筆者も開業当初、記帳代行の証憑と自分の事務所経理の紙が混ざり、探し物に時間を取られていました。その状況を変えたのが、リコー(PFU)のドキュメントスキャナー「ScanSnap iX2500」です。
この記事では、開業と同時にiX2500を導入し、現在は記帳代行の証憑処理でフル稼働させている開業税理士の筆者が、実機の使用感とペーパーレス実運用を正直にレビューします。「実は最初の数か月は出番が少なかった」という反省も含めて書くので、買うべきタイミングの判断材料にしてください。

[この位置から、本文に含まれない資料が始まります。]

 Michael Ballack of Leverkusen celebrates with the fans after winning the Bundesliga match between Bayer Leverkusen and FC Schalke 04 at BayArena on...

ScanSnap iX2500とは?税理士の筆者が実機を選んだ理由

結論から言うと、iX2500は「紙の証憑を扱う量が多い税理士」にとって、事務所のペーパーレス化の中心になる1台です。筆者は開業と同時に導入し、昇降デスクの上に置きっぱなしで毎日使っています。
ScanSnap iX2500とは、リコー(PFU)が2025年6月に発表したScanSnapシリーズのフラッグシップモデルで、大量の書類を高速で読み取り、クラウドサービスへ直接保存できるドキュメントスキャナーのことです。
出典:https://www.pfu.ricoh.com/scansnap/products/ix2500/
筆者がiX2500を選んだ決め手は、大量のレシートを束のままセットして、タッチパネルで宛先を切り替えられることでした。記帳代行では顧問先ごとに証憑の行き先を変える必要があり、この機能が業務フローに直結すると判断したためです。
なお、ScanSnapには他にiX2400・iX1300・SV600といった機種があります。機種ごとの選び分けは比較記事で解説しているので、購入前に必ず確認してください。
関連記事:ScanSnap比較|iX2500・iX2400・iX1300・SV600どれを選ぶ?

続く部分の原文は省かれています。